EXTRACT:
I'm already disciplined in weight management, tracking is just interesting.

------
andmarios
The title could also be “data specialist can't get work done without his
devops team”. :p

------
Chris2048
> Rittman was trying to build the integration functionality himself

11 hours is nothing

------
mikey_p
What's baffling to me, is that this is how almost every single Wifi gadget
seems to work for me. I've spent hours trying to get our Fitbit Aria scale to
connect to the right network, and reconfigure it, and it almost never works.
Same thing with the Anova cooker. It worked fine for a few days and then my
phone can't find it anymore. Try doing the setup again and it always fails.
There has to be a better way to handle setup and configuration for these types
of network connecting gadgets.

------
okket
See also:
[https://news.ycombinator.com/item?id=12690121](https://news.ycombinator.com/item?id=12690121)
(9 hours ago, 6 comments)

------
FussyZeus
This is one of the rare parts of the future that makes me want to take up
isolationist living.

RECORDS PROVIDED:
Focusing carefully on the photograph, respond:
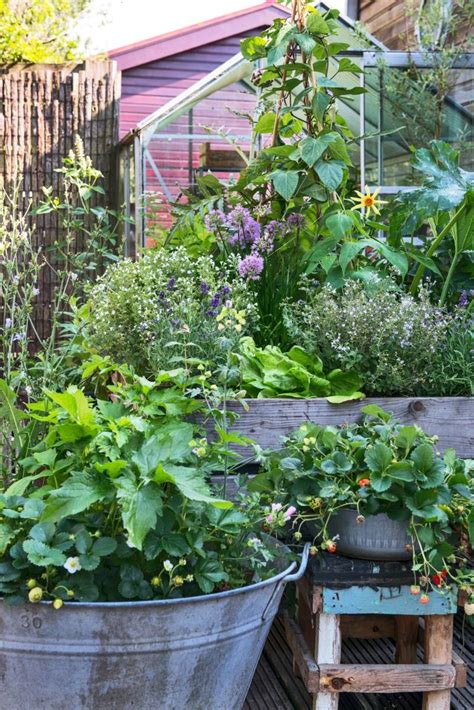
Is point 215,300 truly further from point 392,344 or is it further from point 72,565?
point 72,565

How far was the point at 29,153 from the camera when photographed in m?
6.61

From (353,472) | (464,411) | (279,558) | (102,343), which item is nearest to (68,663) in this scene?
(279,558)

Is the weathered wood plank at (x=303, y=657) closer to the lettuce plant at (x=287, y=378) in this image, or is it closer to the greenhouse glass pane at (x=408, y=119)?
the lettuce plant at (x=287, y=378)

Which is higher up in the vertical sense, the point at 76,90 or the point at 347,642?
the point at 76,90

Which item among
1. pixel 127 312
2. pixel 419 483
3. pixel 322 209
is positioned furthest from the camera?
pixel 322 209

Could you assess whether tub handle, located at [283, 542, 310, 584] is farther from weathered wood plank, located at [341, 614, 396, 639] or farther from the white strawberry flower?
weathered wood plank, located at [341, 614, 396, 639]

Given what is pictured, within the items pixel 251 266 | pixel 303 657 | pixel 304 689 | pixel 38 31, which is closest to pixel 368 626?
pixel 304 689

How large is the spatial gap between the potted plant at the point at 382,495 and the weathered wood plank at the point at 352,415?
22 cm

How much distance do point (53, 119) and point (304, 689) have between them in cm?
544

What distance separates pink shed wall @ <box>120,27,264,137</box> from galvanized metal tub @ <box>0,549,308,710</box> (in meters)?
10.1

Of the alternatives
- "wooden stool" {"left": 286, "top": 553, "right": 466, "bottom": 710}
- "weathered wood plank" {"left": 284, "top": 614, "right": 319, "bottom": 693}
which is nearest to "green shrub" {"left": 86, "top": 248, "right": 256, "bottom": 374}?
"wooden stool" {"left": 286, "top": 553, "right": 466, "bottom": 710}

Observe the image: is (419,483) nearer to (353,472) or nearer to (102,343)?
(353,472)

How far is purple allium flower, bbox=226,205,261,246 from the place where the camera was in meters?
2.81

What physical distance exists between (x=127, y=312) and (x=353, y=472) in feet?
2.90
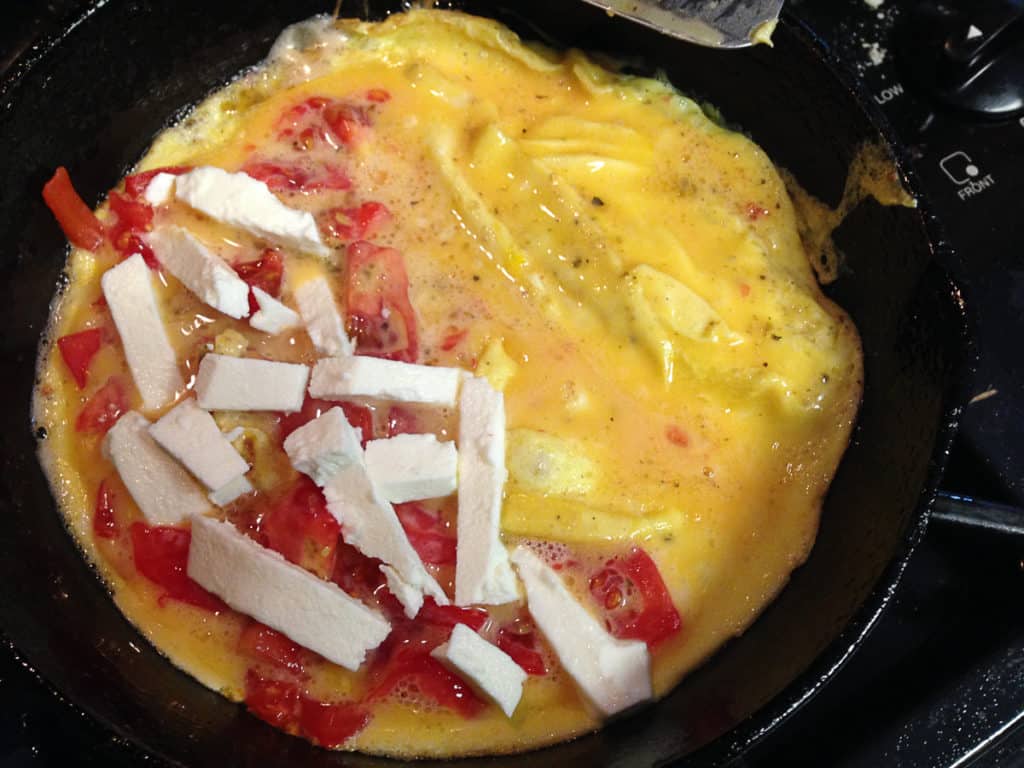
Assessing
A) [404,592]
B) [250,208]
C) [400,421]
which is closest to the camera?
[404,592]

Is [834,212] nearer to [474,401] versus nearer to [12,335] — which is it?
[474,401]

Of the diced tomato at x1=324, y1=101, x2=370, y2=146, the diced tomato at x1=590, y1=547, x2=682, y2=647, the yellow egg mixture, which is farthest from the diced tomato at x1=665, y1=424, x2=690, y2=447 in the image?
the diced tomato at x1=324, y1=101, x2=370, y2=146

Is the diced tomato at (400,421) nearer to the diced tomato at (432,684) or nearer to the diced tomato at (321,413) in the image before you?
the diced tomato at (321,413)

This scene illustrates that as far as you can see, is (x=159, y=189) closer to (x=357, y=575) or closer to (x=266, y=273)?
(x=266, y=273)

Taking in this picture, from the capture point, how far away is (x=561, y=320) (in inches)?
81.9

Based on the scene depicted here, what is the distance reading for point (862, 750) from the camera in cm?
176

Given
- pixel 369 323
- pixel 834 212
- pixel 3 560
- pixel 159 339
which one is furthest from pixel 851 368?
pixel 3 560

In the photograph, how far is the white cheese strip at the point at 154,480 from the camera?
1.86 m

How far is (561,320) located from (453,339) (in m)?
0.24

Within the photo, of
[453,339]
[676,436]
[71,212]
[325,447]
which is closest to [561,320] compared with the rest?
[453,339]

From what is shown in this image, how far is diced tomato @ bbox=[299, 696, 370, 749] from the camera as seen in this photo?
1.73 meters

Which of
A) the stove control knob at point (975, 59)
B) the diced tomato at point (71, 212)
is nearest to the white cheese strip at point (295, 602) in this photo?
the diced tomato at point (71, 212)

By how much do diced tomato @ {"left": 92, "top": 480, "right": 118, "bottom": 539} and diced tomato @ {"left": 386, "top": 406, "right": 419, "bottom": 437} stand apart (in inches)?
22.1

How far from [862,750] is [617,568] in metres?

OBJECTIVES:
a. List every username that posts a comment in the thread.
b. Please reproduce the thread word for word, everything from "11 hours is" down to "network connecting gadgets.".
c. Which two Wifi gadgets does mikey_p name in the thread?

RESULTS FOR THE EXERCISE:
a.
andmarios
Chris2048
mikey_p
okket
FussyZeus

b.
11 hours is nothing

------
mikey_p
What's baffling to me, is that this is how almost every single Wifi gadget
seems to work for me. I've spent hours trying to get our Fitbit Aria scale to
connect to the right network, and reconfigure it, and it almost never works.
Same thing with the Anova cooker. It worked fine for a few days and then my
phone can't find it anymore. Try doing the setup again and it always fails.
There has to be a better way to handle setup and configuration for these types
of network connecting gadgets.

c. The Fitbit Aria scale and the Anova cooker.